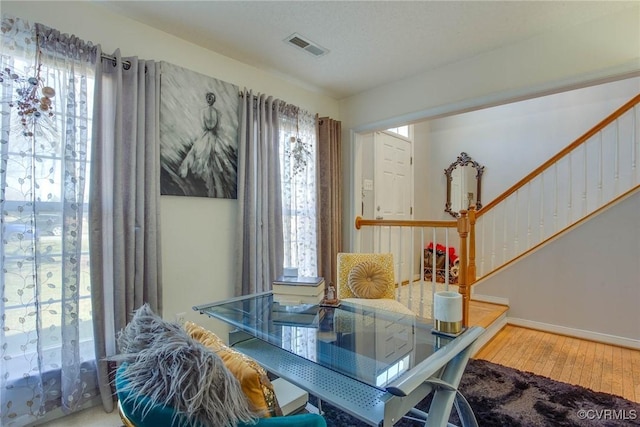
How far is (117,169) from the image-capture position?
1.98 metres

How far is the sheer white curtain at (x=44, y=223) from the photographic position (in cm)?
165

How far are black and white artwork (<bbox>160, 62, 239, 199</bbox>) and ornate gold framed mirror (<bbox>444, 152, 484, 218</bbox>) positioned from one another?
138 inches

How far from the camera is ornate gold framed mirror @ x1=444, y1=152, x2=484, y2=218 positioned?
467 cm

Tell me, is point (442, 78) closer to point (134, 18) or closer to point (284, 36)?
point (284, 36)

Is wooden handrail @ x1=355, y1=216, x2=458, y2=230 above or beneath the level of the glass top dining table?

Problem to solve |
Your copy of the data above should match it exactly, except that pictures are left out.

Exercise response |
How far is (117,169) from the image-capture position?
1.98 metres

How far is the sheer white curtain at (x=44, y=223) from the photographic position (in cm)?
165

How far are black and white artwork (<bbox>160, 62, 239, 199</bbox>) and ornate gold framed mirror (<bbox>444, 152, 484, 218</bbox>) positioned from one another?
138 inches

How far from the camera is ornate gold framed mirror @ x1=444, y1=152, x2=484, y2=218 positioned?
467 cm

Tell me, is point (442, 78) closer to point (134, 18) or closer to point (284, 36)?
point (284, 36)

Is wooden handrail @ x1=355, y1=216, x2=458, y2=230 above or beneath the level of the glass top dining table?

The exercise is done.